Присутствие пруссаков ни в чем не изменило жизни в Дрездене: те же занятия, те же развлечения, то же строгое распределение времени, 24-го, как внепрограммное развлечение, в театре состоялся концерт с новой кантатой. В Эрфурте, где Наполеон был у себя дома и все установил по своему вкусу, он предпочел трагедию и заставил своих гостей смотреть ее пятнадцать вечеров подряд. В Дрездене он применялся к преобладающим вкусам и привычкам саксонского двора, и первое место заняла музыка. Капелла короля фигурировала на приемах и светских спектаклях с таким же постоянством, как на торжественной воскресной обедне.[542] Вся жизнь двора, все церемонии протекали под тихий аккомпанемент степенной, почти духовной музыки.

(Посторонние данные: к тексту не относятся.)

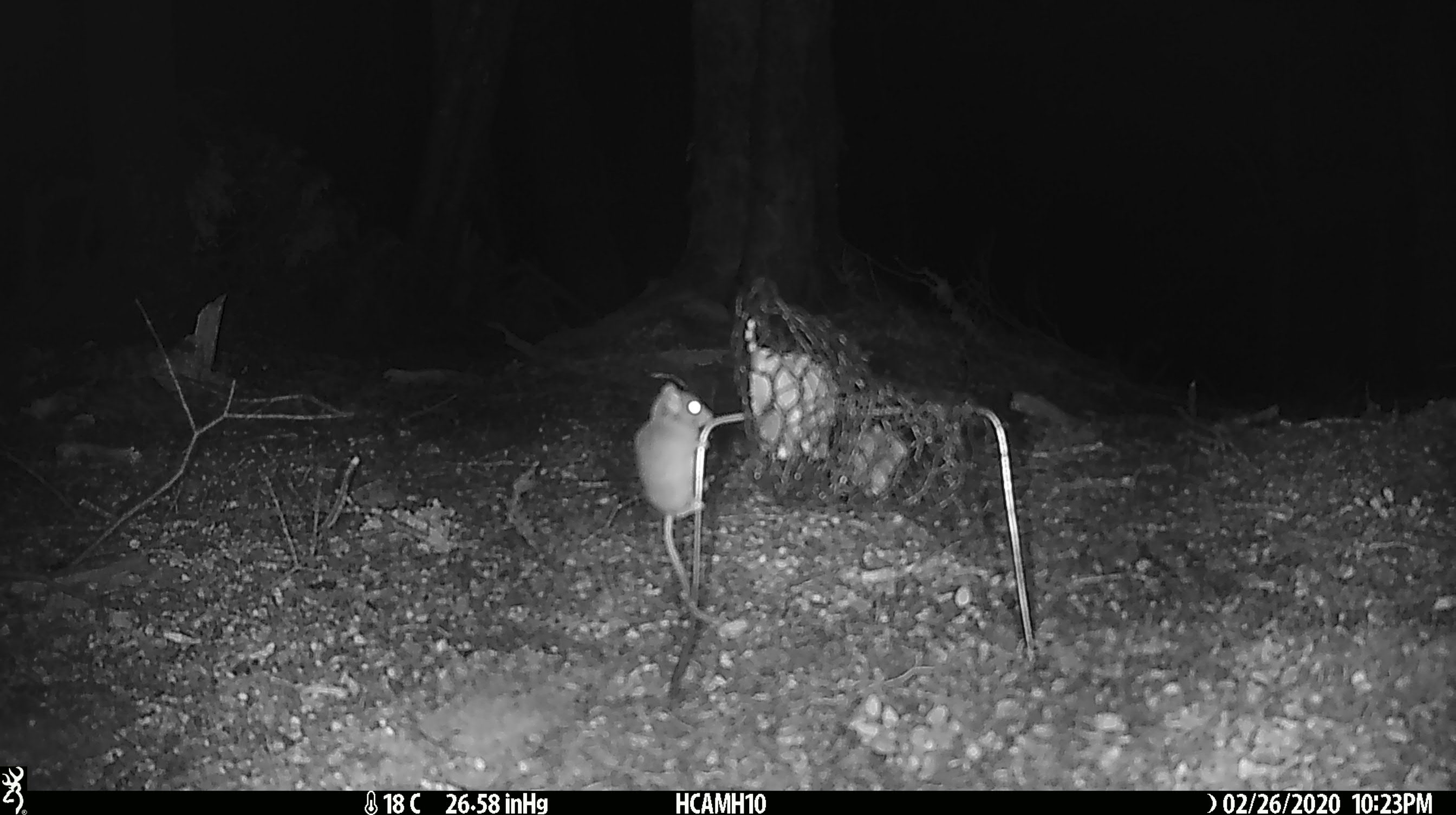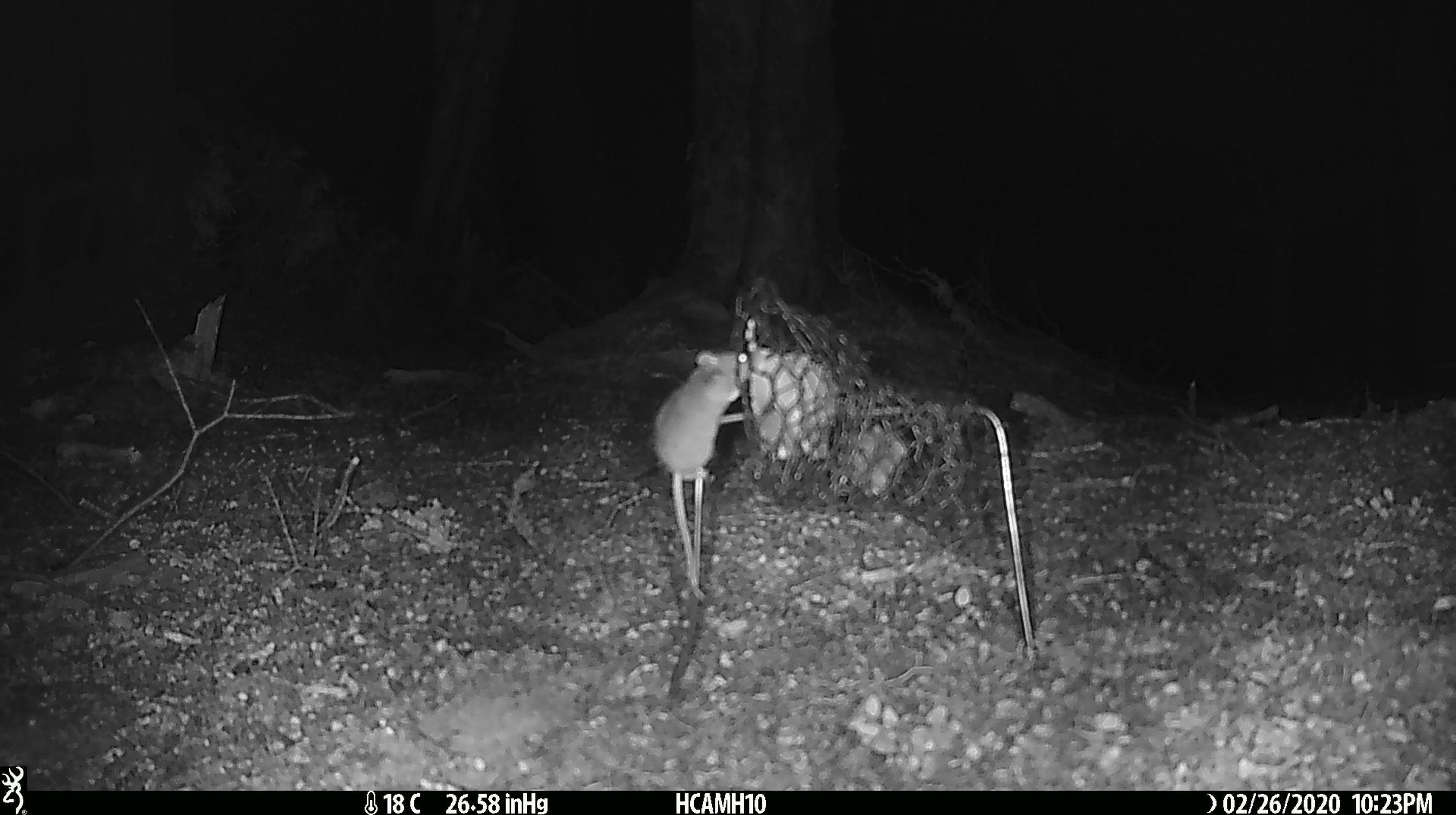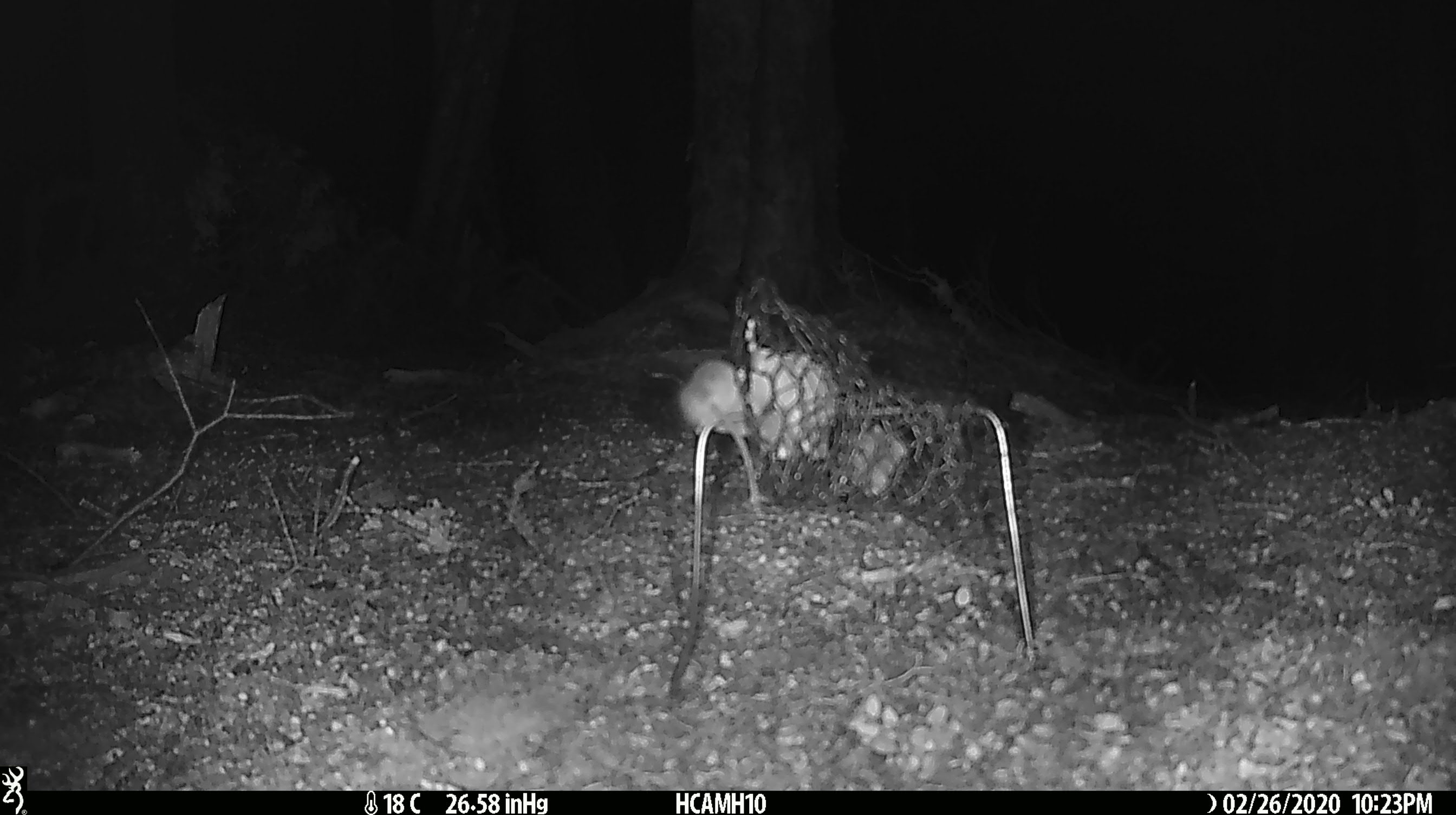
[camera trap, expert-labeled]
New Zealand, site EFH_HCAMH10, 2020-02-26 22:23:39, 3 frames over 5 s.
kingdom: Animalia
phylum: Chordata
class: Mammalia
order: Rodentia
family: Muridae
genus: Mus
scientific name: Mus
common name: mouse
Mouse (Mus).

Из-за этой полной достоинства и благопристойности, обстановки, из-за официальной вежливости, которой обменивались монархи, из-за знаков утонченной любезности, оказываемых друг другу их министрами, все резче выступало одно непристойное явление: это было все усиливающееся низкопоклонничество, соревнование в подлости, нескрываемое стремление преклониться перед тем, в ком короли чувствовали своего властелина. Все старались прочесть в его глазах его желание, его волю, чтобы тотчас же откликнуться на них. Каждое высказанное им желание было законом. Ему стоило только сказать слово, – и Пруссия открыла нашим войскам свои последние крепости, Пиллау и Шпандау; Австрия пообещала увеличить предоставленные в наше распоряжение боевые средства. Министры, которым в вежливой форме излагаются эти требования, ведут переговоры только для вида, решив заранее исполнить их. По всему видно, что теперь государи, по молчаливому соглашению, признают над собой высшую власть законно восстановленный сан, и в эти дни Наполеон поистине является императором Европы. Теперь, после длинного ряда Цезарей германской расы, он выступает в роли наследника Рима и Карла Великого – римского императора “французской нации”; но главенство старой империи, зачастую просто почетное, превратилось в его руках в грозную действительность. И чем дольше тянется свидание, тем рельефнее выступает и развертывается во всем своем блеске эта действительность. Конечно, теперь нам известно, что это волшебное воскрешение—только мимолетное чудо гения, учинившего насилие над законами человечества и истории. Теперь мы знаем, что чрезмерно возросшее величие императора подготовляет уже и его падение; что крушение близко; что оно уже витает над будущим. Но да будет нам позволено на время остановить наши взоры на настоящем. Прежде чем идти дальше, остановимся на этой головокружительной высоте и насладимся открывающимся пред нами зрелищем, ибо трудно отказать себе в дивном, хотя и жестком, удовольствии – видеть воспитанных в ненависти к Франции императоров и королей, представителей тех династий, которые в течение веков ненавидели ее и завидовали ее славе, сыновей и внуков враждебных нам монархов – потомков Фридриха и наследников Фердинандов и Леопольдов, падающих ниц пред человеком, который, вознесся на такую страшную высоту славы и судьбы нашего народа, держит под своей пятой всех этих государей и королей, униженных, поверженных в прах, с преклоненным челом, пресмыкающихся у его ног.